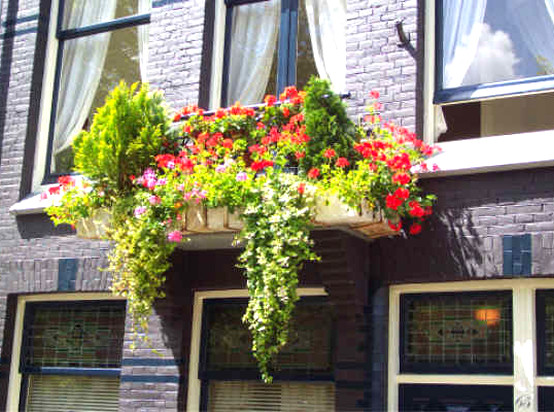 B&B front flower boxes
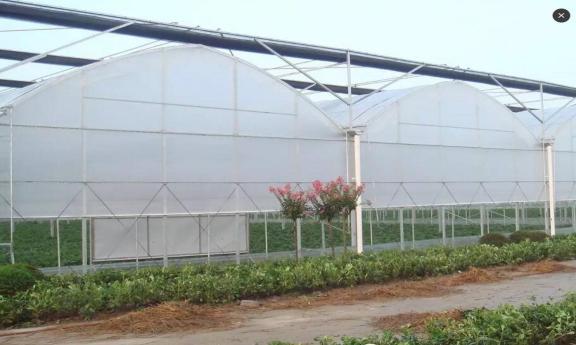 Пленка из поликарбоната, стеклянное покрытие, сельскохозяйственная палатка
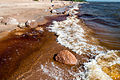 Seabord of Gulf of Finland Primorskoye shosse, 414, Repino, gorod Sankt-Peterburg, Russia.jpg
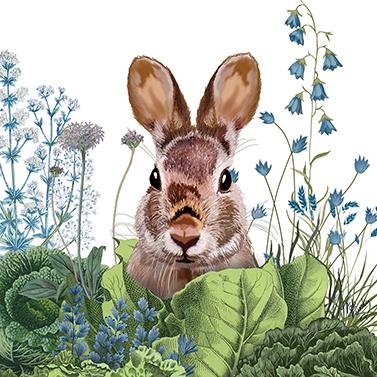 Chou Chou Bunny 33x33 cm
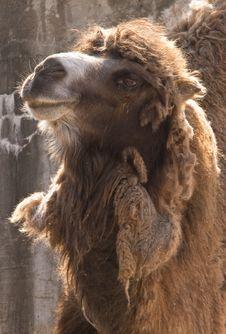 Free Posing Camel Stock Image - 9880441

= = = = = = =

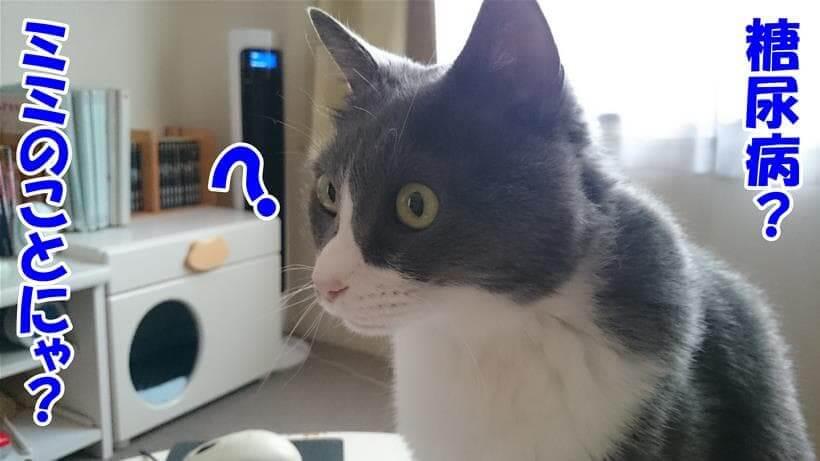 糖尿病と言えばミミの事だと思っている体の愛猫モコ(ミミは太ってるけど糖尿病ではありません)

= = = = = = =

*The problem*
Reproduce, word for word, everything in the listing above from the line containing "Seabord of Gulf" down to the line containing "Free Posing Camel Stock Image - 9880441", both of them included. No pictures.

*Exercise answer*
 Seabord of Gulf of Finland Primorskoye shosse, 414, Repino, gorod Sankt-Peterburg, Russia.jpg
 Chou Chou Bunny 33x33 cm
 Free Posing Camel Stock Image - 9880441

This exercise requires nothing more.